** Task to complete **
Extract each of the lines below that contains the word "image". Case is significant, so only lines with that exact capitalization qualify.

** Source material **
——

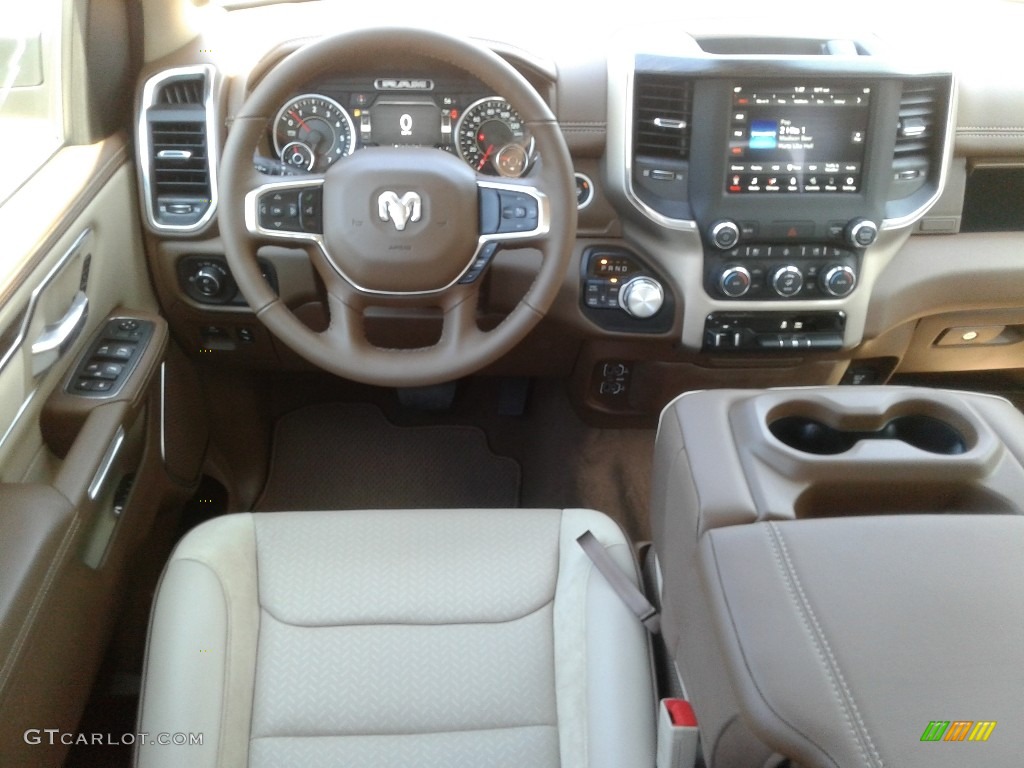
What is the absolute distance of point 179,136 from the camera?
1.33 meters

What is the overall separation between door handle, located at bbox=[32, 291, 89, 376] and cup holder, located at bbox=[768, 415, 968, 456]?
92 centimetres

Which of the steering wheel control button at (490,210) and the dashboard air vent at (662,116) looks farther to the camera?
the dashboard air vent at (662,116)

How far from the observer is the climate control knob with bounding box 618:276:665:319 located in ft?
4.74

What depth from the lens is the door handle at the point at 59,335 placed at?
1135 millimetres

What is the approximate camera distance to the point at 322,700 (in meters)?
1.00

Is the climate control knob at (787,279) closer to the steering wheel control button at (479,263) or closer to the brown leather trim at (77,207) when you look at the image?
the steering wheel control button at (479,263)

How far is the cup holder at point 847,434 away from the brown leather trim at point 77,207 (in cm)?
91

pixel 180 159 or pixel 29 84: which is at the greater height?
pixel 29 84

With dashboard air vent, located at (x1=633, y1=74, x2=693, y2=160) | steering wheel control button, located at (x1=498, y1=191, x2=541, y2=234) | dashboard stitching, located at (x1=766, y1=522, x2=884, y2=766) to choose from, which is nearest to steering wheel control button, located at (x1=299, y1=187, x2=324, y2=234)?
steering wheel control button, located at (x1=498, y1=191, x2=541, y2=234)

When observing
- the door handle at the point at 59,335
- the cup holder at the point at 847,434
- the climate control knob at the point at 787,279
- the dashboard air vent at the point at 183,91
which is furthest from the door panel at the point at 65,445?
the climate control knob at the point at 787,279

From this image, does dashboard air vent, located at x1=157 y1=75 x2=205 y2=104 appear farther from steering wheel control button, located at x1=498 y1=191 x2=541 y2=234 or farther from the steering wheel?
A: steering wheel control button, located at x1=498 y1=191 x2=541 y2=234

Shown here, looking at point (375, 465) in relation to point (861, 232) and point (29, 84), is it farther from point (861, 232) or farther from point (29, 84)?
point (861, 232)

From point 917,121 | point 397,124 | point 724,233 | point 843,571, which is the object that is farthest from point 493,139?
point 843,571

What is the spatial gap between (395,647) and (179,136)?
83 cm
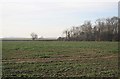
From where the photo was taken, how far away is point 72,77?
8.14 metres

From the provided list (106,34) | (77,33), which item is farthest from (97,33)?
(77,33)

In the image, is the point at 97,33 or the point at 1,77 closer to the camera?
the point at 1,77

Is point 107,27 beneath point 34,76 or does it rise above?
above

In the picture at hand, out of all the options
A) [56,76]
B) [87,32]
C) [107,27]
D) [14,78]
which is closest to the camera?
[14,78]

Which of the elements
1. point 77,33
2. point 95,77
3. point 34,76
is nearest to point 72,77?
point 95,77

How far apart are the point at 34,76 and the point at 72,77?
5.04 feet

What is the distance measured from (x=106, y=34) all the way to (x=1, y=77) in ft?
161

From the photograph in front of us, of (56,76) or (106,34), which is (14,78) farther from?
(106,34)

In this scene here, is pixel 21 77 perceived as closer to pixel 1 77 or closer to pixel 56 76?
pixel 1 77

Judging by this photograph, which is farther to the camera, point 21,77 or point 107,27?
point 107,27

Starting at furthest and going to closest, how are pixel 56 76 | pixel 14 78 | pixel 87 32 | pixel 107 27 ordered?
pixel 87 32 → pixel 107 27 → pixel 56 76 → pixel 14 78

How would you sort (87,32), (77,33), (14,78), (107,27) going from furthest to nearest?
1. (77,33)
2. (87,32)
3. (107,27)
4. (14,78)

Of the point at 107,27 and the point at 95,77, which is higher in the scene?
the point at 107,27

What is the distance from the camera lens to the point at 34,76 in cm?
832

——

** Solution to this problem **
Is the climate control knob at (787,279) closer to the steering wheel control button at (479,263) or closer to the brown leather trim at (77,207) when you look at the image?
From this image, does dashboard air vent, located at x1=157 y1=75 x2=205 y2=104 appear farther from steering wheel control button, located at x1=498 y1=191 x2=541 y2=234 or farther from the steering wheel?
In the image, is the point at 97,33 or the point at 1,77 closer to the camera?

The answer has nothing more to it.